● **Exercise passage**:
That was writer Stephen King in 1981, talking about putting horror on television (thanks to my mentor and go-to for gothic television Helen Wheatley for the quote!). Despite King’s reservations, his horror stories have found a natural home in TV as series, miniseries, and made-for-TV movies in the last four decades. Ironically, it is precisely because television is so ‘full of real horrors’ that King’s work fits so well there. Perhaps it’s not vivid images of war on the news anymore, but there are still certainly plenty of reports of murderous violence, human cruelty and sexual abuse on an array of primetime infotainment programmes. King is particularly valid in this context since he is perhaps the writer most famous for bringing horror into touch with the contemporary world.

Anyone lose their childhood down here?

Anyone lose their childhood down here?

King has been adapted for the cinema significantly, but none of those movies quite captures the lingering terror of his writing as the miniseries versions. Something about having to stop and resume watching episodes of It and Salem’s Lot offers a prolonged, almost masochistic quality of fear unavailable in all but the books themselves, which, as Joey Tribiani has shown, are best stored in the freezer when not being read. Television has such affective qualities as a medium – many of which are connected to horror – that merely the act of televising can induce dread. What Pennywise the Clown can do to you in the cinema is no match for the monkeyshines he gets up to in and around your living rooms each and every night.

Genre aside, TV adaptations of King’s books give us pause to consider which visual medium is best suited to accommodate the novel. For best-selling authors like King, the natural route is feature films, not necessary because they are the best platform for his work but due to their popularity and potential (at one time!) for box-office success. But the bulkier novels suffer inside the constraints of a two to three-hour movie, and the best film adaptations of King’s writing have generally been those extrapolated from his short stories. TV series that want to appear classy and cultured often compare themselves to novels with episodes the equivalent of chapters. But when applied to King’s shlockier fare, we can see it’s about what fits not what elevates.

● **Activity 1**:
In the piece above on Stephen King adaptations, condense the paragraph beginning "Genre aside, TV adaptations" into a short bulleted list that keeps its main facts.
● **Activity 2**:
Check each statement below against the piece above on Stephen King adaptations. Mark each one yes or no and quote the words from the piece that decide it.
(a) King's comment about putting horror on television dates from 1981.
(b) The best film adaptations of King's writing have generally come from his longer novels.
(c) Pennywise the Clown is more frightening in the cinema than in viewers' living rooms.

● **Supplied records**:
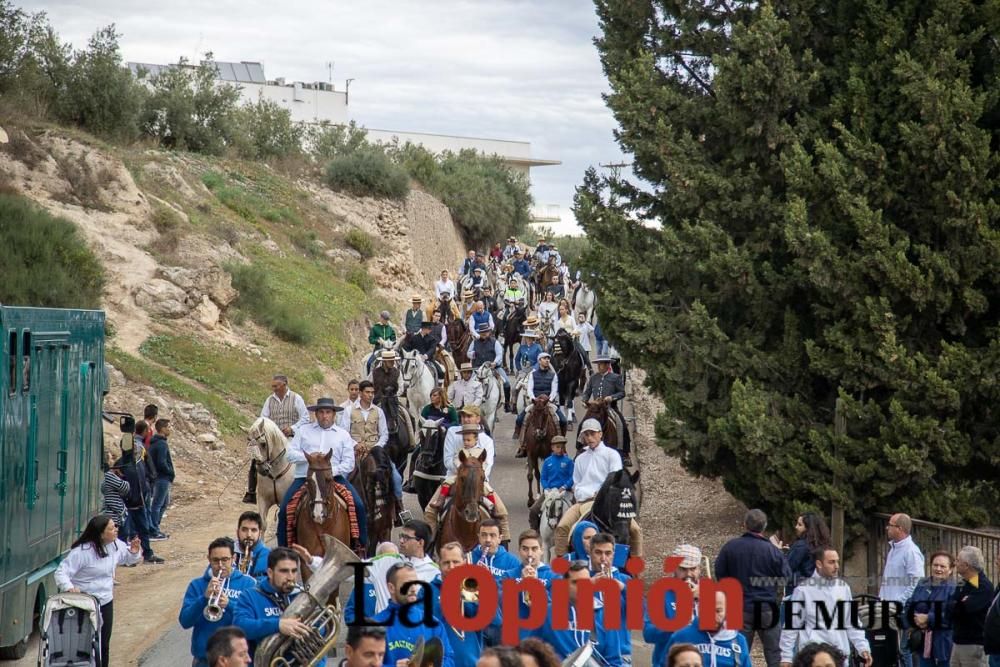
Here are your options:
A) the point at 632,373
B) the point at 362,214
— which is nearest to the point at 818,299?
the point at 632,373

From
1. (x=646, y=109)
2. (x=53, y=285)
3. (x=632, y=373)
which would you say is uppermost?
(x=646, y=109)

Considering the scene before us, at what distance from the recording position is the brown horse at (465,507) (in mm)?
14555

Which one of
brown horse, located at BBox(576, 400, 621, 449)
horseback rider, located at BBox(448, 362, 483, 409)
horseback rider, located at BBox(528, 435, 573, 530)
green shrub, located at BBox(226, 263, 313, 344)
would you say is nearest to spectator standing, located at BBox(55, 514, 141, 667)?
horseback rider, located at BBox(528, 435, 573, 530)

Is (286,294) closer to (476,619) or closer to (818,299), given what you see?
(818,299)

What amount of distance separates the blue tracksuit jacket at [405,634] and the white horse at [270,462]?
23.7 ft

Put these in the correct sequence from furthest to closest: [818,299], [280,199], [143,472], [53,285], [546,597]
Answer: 1. [280,199]
2. [53,285]
3. [143,472]
4. [818,299]
5. [546,597]

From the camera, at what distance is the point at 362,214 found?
56.8 metres

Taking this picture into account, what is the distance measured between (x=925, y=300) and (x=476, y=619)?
339 inches

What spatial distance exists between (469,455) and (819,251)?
5096 millimetres

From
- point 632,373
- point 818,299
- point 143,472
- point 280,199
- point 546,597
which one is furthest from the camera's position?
point 280,199

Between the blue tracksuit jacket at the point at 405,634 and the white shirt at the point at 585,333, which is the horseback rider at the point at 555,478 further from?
the white shirt at the point at 585,333

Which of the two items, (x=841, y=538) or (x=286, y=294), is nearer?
(x=841, y=538)

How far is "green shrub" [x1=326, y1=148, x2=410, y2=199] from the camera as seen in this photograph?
5878 centimetres

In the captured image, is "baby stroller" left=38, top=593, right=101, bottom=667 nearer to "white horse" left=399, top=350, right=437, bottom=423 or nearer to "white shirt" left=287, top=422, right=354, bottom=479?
"white shirt" left=287, top=422, right=354, bottom=479
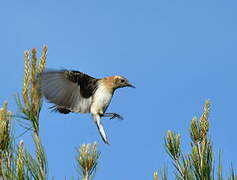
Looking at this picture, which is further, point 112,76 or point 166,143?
point 112,76

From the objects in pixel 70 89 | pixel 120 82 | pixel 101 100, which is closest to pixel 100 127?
pixel 101 100

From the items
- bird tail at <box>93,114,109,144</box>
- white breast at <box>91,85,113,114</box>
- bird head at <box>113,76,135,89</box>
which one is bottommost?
bird tail at <box>93,114,109,144</box>

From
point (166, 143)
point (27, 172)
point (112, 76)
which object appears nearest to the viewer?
point (27, 172)

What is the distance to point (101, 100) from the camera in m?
4.58

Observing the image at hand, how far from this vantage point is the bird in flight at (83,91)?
4.19 m

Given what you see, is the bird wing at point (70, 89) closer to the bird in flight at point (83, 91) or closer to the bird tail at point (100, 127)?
the bird in flight at point (83, 91)

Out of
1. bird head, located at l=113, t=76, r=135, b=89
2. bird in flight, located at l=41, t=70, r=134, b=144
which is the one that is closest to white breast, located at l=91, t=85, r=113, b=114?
bird in flight, located at l=41, t=70, r=134, b=144

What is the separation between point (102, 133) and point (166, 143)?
34.9 inches

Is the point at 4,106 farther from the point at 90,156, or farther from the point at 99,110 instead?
the point at 99,110

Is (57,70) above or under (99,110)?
above

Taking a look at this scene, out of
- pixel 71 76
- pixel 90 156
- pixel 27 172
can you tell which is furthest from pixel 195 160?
pixel 71 76

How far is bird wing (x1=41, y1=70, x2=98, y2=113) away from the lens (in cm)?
399

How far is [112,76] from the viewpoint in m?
5.02

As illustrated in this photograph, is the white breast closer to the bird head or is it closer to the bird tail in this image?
the bird tail
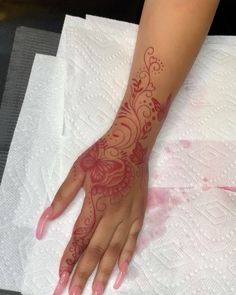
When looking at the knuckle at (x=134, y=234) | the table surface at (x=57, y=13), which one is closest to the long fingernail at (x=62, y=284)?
the knuckle at (x=134, y=234)

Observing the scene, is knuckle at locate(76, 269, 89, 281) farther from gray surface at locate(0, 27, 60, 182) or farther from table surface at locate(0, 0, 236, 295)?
table surface at locate(0, 0, 236, 295)

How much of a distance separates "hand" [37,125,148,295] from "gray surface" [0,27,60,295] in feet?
0.46

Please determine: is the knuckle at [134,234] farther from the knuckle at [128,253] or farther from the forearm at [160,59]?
the forearm at [160,59]

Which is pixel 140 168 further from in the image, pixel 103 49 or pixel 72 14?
pixel 72 14

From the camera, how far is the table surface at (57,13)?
0.87 m

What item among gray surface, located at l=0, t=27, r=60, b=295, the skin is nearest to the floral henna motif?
the skin

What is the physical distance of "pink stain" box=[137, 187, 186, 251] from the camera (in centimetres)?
66

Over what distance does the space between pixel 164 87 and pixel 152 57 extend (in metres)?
0.05

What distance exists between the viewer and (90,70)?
2.54 ft

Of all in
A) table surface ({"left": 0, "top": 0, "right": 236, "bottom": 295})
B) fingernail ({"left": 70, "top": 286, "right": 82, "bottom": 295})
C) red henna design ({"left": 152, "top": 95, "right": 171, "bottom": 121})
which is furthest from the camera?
table surface ({"left": 0, "top": 0, "right": 236, "bottom": 295})

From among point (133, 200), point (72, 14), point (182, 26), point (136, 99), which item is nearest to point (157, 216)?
point (133, 200)

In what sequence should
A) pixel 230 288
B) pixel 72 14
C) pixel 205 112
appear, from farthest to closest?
pixel 72 14 < pixel 205 112 < pixel 230 288

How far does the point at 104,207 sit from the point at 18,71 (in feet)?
1.01

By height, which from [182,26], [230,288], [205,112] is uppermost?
[182,26]
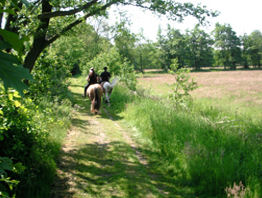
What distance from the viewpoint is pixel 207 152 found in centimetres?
430

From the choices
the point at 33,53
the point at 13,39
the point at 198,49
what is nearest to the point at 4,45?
the point at 13,39

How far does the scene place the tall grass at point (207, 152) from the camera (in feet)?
11.9

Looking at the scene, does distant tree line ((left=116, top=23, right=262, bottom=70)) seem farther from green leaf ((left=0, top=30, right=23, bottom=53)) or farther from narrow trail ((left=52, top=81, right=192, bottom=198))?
green leaf ((left=0, top=30, right=23, bottom=53))

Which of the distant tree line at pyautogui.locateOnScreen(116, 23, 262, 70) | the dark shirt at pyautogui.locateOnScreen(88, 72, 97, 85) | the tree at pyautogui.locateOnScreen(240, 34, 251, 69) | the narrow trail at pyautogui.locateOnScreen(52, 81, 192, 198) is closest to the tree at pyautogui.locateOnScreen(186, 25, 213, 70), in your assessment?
the distant tree line at pyautogui.locateOnScreen(116, 23, 262, 70)

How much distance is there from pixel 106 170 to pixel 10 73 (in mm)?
4192

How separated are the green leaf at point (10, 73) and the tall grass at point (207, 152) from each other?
3477 mm

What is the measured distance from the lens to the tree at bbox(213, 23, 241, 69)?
3425 inches

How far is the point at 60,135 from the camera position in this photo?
600cm

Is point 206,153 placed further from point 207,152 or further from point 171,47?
point 171,47

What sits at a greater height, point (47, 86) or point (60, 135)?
point (47, 86)

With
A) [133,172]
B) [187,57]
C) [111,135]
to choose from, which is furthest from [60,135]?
[187,57]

● **Response area 1**:
- TV adaptations of King's books raise the question of which visual medium best suits the novel.
- Best-selling authors like King usually go to feature films because of their popularity and box-office potential, not because film is the best platform for the work.
- Longer novels suffer when squeezed into a two- to three-hour movie. The best film adaptations of King have generally come from his short stories.
- TV series that want to seem classy compare themselves to novels, with episodes matching chapters. For King's shlockier fare, though, the point is what fits, not what elevates.

● **Response area 2**:
(a) Yes: "That was writer Stephen King in 1981, talking about putting horror on television"
(b) No: "the best film adaptations of King’s writing have generally been those extrapolated from his short stories"
(c) No: "What Pennywise the Clown can do to you in the cinema is no match for the monkeyshines he gets up to in and around your living rooms each and every night."